What kind of sideways question is that? My grandmother uses the bathroom whenever she needs to! Unfortunately, on that particular Tuesday, while my grandmother was taking care business, Millie slid on the hardwood floor and fractured her tibia. There was no swelling, redness, or bruising however, she refused to put any weight on her left foot. I could touch her foot and she could move it, so I knew nothing was broken. I had no idea the process that is healing a toddler fracture.

After two rounds of xrays, neither of which I could be in the room for because I am pregnant – oh, and Mill cried for me the entire time while I waited outside the door and my heart broke in a million pieces, the doctor didn’t seeing anything unusual. The doc explained to us that because of her age, her bones would show healing calcification clearer than it would an initial injury.

It had been eight hours since Mill put any weight on her left foot and she could communicate very clearly which foot had the, “boo-boo”. The doctor wanted her in a full leg splint for one week. She explained to us that Millie could not get the splint wet, walk, or take it off. The doctor referred us to an orthopedic specialist that would retake xrays after she’d been in the splint for a week and would re-evaluate from there; hard cast or boot. I was upset for her because trick-or-treat was one week away and her second birthday was the week after. Millie’s active and time off her feet would be difficult for her.

Mill was miserable in the splint; longest week ever. She couldn’t walk around or play. She couldn’t sleep in her own bed for fear that she would wake up and stand on the splint. She loves taking baths but those were out of the question. I caught her pulling out the cotton underneath the ace wrapping so we had to cover the splint with her dads sock. The splint made her foot so large that she didn’t fit well into her swing, highchairs, or shopping carts.

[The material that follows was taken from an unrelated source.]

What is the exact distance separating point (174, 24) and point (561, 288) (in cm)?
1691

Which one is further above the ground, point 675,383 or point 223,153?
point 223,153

One week later, I was so relieved to find out that Millie would be given a boot and not a cast. The orthopedic doctor took an X-ray of his own and saw a tibia fracture above her ankle. Thankfully, the doctor referred to the fracture as, “stable” which meant it was unlikely for it to get worse. By staying off of it, she would heal quickly. The boot was clunky but she would eventually learn to walk with it for the duration of her healing. We were able to remove the boot for bath time and outfit changes. The boot was a part of our fall festivities but was able to be taken off just four weeks after the incident. We met with her pediatrician, who gave us his blessing to remove the boot, and he put her on a calcium supplement due to our vegan diet, just to make sure that she is getting enough calcium for her bone development. Once the boot came off, she walked differently for about a week – like her left foot was still booted.

Needless to say, my grandma hasn’t used the restroom since.